After diagnosing cassava processors’ usual procedures, ACMA found that apart from the actors producing and processing cassava, there are other actors who sometimes ensure the transport of cassava to the processing units, and of gari to the markets. The diagnosis also allowed contact with the Union of Agricultural Producers, which was formerly installed by the Beninese government. These actors were invited to workshops, which ended up giving birth to the Cassava Agricultural Business Cluster (ABC). This cluster, after receiving training, has adopted collective marketing, a mode of marketing agricultural products, which aims to restore a balance in the commercial relationship between producers and buyers. This has made it possible for all actors to cooperate through a better organization of the value chain.

“The ACMA program has trained us on production standards and gari production techniques, such as in processing steps, hygiene, and understanding of production costs. We understood the importance of getting together to look for the best market; beyond training, ACMA has supported us to build credit as working capital to finance our activities. For us women? It is a real relief,” said Salimenta Abèkè, a female cassava processor in Kétou.

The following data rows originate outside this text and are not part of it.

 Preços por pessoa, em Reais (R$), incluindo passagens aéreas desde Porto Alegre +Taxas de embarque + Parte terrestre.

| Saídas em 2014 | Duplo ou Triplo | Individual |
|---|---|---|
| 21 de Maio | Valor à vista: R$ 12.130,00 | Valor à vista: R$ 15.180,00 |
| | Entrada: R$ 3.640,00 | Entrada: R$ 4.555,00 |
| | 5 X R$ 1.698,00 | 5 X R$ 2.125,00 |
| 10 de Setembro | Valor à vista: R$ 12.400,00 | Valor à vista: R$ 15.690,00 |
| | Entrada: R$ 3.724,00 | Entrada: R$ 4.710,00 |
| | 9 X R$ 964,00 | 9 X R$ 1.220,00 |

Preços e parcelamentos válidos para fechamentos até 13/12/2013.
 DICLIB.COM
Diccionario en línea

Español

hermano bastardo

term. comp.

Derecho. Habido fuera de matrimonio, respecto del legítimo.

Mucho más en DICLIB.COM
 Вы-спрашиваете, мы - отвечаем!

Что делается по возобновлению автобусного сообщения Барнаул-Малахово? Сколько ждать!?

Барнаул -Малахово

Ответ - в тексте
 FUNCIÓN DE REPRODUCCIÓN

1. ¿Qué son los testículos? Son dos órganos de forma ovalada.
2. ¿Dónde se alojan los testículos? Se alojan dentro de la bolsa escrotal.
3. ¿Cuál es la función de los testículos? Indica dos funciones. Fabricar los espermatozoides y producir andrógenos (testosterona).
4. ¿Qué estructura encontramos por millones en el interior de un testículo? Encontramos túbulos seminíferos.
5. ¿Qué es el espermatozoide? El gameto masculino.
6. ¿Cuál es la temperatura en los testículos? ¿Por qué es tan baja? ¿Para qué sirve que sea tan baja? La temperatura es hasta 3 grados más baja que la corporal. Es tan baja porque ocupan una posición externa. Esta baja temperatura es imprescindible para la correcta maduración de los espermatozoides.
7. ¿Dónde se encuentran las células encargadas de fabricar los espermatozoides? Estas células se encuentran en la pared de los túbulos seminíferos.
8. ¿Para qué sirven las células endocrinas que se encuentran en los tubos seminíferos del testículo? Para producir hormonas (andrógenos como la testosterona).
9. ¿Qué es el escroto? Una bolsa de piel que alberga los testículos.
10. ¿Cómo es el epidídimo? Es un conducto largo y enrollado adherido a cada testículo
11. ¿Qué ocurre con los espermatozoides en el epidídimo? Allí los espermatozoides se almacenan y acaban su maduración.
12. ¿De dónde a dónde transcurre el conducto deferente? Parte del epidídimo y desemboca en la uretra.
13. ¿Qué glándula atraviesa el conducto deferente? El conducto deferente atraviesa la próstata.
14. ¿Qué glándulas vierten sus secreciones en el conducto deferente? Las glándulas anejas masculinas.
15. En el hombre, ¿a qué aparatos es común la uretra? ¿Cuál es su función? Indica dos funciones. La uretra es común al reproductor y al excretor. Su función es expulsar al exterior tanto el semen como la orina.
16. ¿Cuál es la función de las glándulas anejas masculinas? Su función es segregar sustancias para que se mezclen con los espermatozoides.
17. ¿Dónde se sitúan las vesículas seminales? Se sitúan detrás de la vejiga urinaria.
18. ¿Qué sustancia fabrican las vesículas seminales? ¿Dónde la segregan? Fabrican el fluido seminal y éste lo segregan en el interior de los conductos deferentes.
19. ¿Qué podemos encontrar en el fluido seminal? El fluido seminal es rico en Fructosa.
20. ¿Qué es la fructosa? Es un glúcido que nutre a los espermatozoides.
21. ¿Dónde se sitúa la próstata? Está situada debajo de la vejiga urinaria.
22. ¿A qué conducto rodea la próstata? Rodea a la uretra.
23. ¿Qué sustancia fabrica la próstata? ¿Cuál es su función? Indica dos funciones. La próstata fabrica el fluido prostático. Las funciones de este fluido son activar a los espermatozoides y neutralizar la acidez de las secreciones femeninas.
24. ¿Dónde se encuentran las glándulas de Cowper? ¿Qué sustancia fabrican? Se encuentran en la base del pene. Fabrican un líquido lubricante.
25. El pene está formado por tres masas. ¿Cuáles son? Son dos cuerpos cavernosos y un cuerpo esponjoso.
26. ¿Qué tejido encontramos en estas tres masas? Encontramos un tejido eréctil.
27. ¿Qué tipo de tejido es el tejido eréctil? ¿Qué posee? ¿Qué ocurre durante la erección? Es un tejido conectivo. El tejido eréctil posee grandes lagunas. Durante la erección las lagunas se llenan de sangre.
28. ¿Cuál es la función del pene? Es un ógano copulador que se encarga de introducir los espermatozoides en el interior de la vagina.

Overall the products of the actors have improved and the quantities of processed gari has increased.

Now all the individual entrepreneurs are putting their products up to standard and marketing them together. To support agricultural economic actors in this dynamic, municipal authorities also show involvement and offered better availability. All this creates a real transformation of these actors of Ketou’s cassava ABC.

They decided to look for more buyers for their gari aside from the Ikpinlè market they have always frequented. Having made exchange visits and looking for better opportunities, they found buyers from Malanville in northern Benin, with whom they were linked. They have already sold tens of tons of gari to these buyers. Further, they decided to create marketing spaces for their gari in the Kétou market. Thus, the transformed actors of the gari cluster become a single interlocutor, a single voice to negotiate a fair price for their products and get out of a relationship of economic dependence where the rules of the game are dictated unilaterally by buyers. It is a win-win situation for all actors

The benefits of collective marketing are numerous for all stakeholders in the value chain. It has significant advantages for buyers, processors, distributors, and producers, as well as for consumers: optimal price/quality ratio, access to higher volumes, guarantee and ease of supply for buyers, quality control and product consistency, and streamlining of marketing costs, to name a few.

“Now we get along. Everybody brings their production together for collective marketing, and we set the selling price together. Through collective marketing, we negotiate as equals with buyers. We now earn a better life,” says Pierre.